Excerpt provided:
==========
Lee was City's top scorer for four seasons in a row from 1969 until 1973, including 35 during the 1971/72 campaign alone - that tally did include a record number of 15 penalties. But it was from the spot that he had netted the winner when City beat Gornik Zabrze of Poland to claim the club's first ever European trophy - and their last until Guardiola's class of '23.
Like Bell, Lee was a member of Sir Alf Ramsey's England World Cup in 1970, although he went on to leave City relatively early, joining Derby County in 1974 and winning another title there. In retirement, long before professional footballers were richer than rich, Lee made his fortune in manufacturing toilet paper and returned to Maine Road as chairman in 1994 for a disastrous spell in charge that saw him step down, but retain his shares, with City on the brink of relegation to the third tier.
Lee passed away aged 79 in 2023.
Mike Summerbee was the first of the legend trio to join City, recruited from a Swindon Town side recently relegated to the Third Division when Mercer and Allison first arrived in Manchester. He had been a Swindon regular since the age of 17 and 13 second tier goals in 1964/65 persuaded City to part with £35,000 to bring the 22-year-old winger to Maine Road.
Summerbee was a regular for ten seasons, enjoying the best year of his career as City won the First Division and playing both the FA Cup final and League Cup final triumphs in the next two years. Cruelly, an injury stopped him from also playing in the Cup Winners' Cup final.
England caps came for Summerbee in 1971, 1972 and 1973, recognition for City form that made him the club's player of the year in successive seasons in 1971/72 and 1972/73. Upon leaving Maine Road in 1974, he carried on his career for another five years with Burnley, Blackpool and Stockport County. His son, Nicky, would play for both Swindon and City in the 1990s.
==========
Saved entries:
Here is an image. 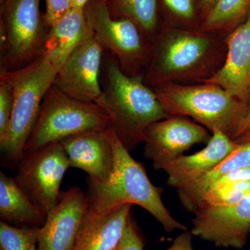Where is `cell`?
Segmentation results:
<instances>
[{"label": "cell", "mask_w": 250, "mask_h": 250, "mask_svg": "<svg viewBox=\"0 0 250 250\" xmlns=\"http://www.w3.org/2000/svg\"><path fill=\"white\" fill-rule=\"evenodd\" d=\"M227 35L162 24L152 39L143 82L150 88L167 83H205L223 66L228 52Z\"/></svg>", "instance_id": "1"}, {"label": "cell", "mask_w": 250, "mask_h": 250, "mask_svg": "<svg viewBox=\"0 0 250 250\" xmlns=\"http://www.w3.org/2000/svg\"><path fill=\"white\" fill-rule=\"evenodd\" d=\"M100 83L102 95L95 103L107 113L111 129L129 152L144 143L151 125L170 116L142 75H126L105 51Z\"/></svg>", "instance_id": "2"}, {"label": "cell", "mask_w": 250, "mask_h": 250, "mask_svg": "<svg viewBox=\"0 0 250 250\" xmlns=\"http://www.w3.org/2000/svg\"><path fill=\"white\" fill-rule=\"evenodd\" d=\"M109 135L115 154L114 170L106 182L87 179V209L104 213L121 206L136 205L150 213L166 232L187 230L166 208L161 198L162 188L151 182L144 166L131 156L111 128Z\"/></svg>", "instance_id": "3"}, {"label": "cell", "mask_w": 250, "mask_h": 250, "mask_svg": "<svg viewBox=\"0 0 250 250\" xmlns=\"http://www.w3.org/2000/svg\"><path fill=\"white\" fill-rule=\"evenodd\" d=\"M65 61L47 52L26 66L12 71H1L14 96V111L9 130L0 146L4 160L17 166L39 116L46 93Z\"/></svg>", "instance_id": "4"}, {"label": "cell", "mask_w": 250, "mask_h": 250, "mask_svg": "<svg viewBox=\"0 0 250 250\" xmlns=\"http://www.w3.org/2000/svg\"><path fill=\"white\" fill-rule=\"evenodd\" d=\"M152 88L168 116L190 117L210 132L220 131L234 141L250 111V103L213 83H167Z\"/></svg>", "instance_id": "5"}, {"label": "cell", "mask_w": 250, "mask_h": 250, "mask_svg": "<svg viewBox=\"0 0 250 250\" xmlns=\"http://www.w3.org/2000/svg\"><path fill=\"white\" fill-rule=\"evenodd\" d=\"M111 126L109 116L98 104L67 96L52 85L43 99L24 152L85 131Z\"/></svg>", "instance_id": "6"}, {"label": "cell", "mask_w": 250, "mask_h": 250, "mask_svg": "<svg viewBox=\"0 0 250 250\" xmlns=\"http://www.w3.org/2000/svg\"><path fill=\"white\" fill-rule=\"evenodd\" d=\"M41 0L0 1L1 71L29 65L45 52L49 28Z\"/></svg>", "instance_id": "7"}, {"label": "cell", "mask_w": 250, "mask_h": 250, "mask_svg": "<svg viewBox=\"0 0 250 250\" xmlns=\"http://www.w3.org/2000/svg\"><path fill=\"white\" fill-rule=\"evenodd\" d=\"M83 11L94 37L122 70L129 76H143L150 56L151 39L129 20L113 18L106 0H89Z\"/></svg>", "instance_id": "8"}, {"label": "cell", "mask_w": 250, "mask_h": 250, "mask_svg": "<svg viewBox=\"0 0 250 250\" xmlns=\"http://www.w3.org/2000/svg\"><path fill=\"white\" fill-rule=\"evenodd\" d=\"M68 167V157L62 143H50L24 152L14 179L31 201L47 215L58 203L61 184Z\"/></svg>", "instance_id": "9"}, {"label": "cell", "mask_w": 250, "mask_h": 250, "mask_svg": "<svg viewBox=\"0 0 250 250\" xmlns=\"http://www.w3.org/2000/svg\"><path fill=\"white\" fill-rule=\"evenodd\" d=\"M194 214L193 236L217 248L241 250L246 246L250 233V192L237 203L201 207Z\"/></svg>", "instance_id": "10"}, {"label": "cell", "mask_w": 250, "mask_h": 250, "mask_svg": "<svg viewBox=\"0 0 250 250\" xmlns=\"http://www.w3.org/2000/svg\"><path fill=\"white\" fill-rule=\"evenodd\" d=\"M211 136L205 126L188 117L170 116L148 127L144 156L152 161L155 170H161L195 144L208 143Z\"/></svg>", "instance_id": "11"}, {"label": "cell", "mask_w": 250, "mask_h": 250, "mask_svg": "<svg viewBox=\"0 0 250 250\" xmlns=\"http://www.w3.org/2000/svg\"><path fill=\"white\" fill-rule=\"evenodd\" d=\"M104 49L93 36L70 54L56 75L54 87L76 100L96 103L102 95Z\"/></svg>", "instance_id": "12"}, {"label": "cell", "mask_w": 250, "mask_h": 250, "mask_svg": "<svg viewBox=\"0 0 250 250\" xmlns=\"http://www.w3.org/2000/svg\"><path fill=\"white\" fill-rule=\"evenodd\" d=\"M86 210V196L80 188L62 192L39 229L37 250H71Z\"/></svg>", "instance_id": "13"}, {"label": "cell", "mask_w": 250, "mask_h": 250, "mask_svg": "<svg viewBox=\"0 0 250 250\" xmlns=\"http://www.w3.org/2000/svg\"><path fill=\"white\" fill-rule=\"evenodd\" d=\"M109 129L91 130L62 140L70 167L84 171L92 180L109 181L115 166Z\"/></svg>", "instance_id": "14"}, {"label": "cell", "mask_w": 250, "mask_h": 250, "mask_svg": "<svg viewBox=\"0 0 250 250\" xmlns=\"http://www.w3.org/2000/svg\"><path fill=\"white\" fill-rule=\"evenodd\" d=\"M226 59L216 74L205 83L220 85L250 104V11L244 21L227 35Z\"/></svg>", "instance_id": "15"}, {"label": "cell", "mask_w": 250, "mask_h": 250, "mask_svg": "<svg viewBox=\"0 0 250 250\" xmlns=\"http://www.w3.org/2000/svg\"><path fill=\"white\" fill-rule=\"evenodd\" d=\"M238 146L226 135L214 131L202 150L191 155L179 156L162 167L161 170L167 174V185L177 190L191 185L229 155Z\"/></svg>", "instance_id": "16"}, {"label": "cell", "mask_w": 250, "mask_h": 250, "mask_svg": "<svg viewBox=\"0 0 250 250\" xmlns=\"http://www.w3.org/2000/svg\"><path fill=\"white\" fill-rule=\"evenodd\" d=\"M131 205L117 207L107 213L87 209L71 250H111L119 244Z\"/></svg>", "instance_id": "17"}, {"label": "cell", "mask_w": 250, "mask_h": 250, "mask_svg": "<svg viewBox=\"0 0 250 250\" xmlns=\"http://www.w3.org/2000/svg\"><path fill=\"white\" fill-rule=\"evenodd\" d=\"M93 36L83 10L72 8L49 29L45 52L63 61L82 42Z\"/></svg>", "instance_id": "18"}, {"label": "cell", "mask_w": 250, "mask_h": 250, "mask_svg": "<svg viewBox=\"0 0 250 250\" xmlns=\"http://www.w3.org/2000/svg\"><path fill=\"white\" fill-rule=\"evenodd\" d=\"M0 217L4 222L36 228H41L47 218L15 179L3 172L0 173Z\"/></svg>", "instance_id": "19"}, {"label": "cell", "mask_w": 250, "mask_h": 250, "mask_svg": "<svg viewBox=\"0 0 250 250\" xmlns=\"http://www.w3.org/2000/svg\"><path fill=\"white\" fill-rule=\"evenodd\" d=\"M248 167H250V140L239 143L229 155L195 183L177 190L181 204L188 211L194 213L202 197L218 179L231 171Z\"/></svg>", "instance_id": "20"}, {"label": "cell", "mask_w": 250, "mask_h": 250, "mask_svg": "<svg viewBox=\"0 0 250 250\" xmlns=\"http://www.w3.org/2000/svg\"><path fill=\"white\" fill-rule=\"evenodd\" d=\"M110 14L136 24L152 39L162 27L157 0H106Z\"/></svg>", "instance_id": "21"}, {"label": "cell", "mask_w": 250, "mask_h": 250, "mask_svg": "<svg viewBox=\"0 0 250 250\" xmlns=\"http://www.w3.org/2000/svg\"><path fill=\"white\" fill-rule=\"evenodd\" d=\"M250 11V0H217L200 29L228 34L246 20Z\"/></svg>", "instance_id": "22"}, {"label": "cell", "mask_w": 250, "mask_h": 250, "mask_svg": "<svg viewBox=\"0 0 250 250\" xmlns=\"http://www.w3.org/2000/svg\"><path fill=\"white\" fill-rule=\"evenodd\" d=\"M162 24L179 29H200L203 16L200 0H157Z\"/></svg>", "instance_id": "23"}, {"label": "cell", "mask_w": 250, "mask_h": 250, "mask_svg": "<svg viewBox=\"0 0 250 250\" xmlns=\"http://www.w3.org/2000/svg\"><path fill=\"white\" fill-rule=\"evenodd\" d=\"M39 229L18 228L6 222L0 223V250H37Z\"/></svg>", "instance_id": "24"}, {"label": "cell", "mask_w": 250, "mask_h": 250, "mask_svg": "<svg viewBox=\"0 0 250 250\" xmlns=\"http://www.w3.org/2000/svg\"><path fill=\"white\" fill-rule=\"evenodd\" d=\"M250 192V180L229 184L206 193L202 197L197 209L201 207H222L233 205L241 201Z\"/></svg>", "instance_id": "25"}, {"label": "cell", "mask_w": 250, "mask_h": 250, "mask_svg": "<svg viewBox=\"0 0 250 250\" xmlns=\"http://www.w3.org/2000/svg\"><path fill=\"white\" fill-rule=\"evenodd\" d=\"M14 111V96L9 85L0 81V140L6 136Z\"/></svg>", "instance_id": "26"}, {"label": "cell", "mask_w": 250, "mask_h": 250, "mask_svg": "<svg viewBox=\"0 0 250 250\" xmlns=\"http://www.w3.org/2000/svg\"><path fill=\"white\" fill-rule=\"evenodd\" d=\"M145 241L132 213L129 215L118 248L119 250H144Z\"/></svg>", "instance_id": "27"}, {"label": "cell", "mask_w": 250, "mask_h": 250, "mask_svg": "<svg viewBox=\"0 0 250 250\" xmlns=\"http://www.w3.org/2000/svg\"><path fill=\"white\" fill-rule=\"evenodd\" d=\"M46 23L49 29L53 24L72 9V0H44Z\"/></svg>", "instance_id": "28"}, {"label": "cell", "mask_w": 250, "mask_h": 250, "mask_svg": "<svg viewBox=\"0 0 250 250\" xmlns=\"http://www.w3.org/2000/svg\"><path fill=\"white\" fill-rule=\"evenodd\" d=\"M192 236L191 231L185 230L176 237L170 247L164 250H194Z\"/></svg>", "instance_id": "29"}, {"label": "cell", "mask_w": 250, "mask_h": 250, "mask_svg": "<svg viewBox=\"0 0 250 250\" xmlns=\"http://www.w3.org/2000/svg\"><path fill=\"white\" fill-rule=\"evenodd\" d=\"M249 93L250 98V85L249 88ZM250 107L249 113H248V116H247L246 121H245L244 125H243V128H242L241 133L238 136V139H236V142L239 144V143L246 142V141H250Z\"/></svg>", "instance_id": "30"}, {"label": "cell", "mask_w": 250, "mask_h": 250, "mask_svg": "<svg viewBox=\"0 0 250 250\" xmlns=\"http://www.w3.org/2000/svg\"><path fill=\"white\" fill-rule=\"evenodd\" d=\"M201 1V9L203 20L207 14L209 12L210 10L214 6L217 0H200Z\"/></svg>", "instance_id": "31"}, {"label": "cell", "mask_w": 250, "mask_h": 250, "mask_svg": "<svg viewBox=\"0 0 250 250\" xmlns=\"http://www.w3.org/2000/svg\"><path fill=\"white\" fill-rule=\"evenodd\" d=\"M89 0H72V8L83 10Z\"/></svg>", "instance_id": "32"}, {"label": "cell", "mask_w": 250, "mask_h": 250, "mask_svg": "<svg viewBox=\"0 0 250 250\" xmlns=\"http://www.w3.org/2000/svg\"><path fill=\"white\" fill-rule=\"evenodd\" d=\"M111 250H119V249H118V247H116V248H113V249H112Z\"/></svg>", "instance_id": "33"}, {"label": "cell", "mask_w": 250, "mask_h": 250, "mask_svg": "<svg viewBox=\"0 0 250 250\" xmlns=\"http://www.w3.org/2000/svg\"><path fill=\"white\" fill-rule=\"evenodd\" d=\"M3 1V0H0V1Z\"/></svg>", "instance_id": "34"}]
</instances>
==========
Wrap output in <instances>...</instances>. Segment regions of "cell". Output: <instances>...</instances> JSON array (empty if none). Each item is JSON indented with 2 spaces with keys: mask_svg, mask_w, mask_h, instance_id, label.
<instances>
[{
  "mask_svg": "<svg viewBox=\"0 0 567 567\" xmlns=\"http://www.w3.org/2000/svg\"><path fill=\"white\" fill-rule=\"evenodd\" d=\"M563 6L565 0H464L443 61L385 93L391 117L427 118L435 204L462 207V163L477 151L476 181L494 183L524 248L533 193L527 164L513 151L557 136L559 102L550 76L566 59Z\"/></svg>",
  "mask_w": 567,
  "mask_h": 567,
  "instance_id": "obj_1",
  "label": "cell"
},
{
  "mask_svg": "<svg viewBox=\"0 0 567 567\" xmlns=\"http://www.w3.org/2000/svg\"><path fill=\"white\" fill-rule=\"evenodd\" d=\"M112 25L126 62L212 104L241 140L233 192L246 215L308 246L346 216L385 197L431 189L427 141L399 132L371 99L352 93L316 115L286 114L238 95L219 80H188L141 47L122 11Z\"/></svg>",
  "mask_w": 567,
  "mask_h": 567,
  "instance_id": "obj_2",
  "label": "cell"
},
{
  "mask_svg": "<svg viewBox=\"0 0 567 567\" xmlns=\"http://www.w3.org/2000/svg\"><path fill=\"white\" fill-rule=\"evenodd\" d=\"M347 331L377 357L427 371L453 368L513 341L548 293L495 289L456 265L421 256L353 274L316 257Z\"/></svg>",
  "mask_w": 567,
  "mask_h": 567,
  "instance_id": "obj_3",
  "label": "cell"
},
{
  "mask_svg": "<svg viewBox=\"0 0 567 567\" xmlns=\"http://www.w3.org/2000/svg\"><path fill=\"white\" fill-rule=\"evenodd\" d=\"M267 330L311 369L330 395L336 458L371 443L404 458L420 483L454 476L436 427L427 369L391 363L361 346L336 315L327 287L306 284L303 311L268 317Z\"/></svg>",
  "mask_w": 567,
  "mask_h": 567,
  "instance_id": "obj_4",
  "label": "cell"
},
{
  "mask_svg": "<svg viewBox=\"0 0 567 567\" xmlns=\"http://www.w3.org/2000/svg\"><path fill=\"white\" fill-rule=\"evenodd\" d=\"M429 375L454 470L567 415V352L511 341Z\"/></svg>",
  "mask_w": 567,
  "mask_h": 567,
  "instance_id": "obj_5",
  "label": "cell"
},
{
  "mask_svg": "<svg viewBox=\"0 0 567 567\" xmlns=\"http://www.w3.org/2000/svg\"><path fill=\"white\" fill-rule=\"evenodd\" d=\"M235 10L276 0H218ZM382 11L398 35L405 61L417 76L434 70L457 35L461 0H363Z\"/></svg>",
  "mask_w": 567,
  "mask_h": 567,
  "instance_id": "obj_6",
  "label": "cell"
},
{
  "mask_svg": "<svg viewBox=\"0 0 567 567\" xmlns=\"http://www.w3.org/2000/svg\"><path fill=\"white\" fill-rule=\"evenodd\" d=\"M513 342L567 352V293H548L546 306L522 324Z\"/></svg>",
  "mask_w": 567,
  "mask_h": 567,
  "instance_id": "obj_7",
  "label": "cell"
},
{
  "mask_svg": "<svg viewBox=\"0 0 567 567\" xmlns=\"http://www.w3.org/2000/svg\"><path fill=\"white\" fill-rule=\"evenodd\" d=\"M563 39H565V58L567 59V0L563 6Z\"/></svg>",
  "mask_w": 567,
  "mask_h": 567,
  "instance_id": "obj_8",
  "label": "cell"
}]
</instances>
==========
Instructions:
a: In the passage about Lee and Summerbee, what fee did City pay to sign Summerbee?
b: Swap "toilet paper" for "cotton textiles" in the passage about Lee and Summerbee, and write out the section from "Like Bell, Lee" to "79 in 2023.".
c: Using the passage about Lee and Summerbee, mark each statement yes or no, quoting the words that decide it: (i) Summerbee played in the Cup Winners' Cup final. (ii) Lee joined Derby County in 1974. (iii) Summerbee was 17 when City signed him.
The entries have no connection to the passage about Lee and Summerbee.

Solved tasks:
a: £35,000.

b:
Like Bell, Lee was a member of Sir Alf Ramsey's England World Cup in 1970, although he went on to leave City relatively early, joining Derby County in 1974 and winning another title there. In retirement, long before professional footballers were richer than rich, Lee made his fortune in manufacturing cotton textiles and returned to Maine Road as chairman in 1994 for a disastrous spell in charge that saw him step down, but retain his shares, with City on the brink of relegation to the third tier.
Lee passed away aged 79 in 2023.

c:
(i) No: "an injury stopped him from also playing in the Cup Winners' Cup final."
(ii) Yes: "joining Derby County in 1974."
(iii) No: "to bring the 22-year-old winger to Maine Road."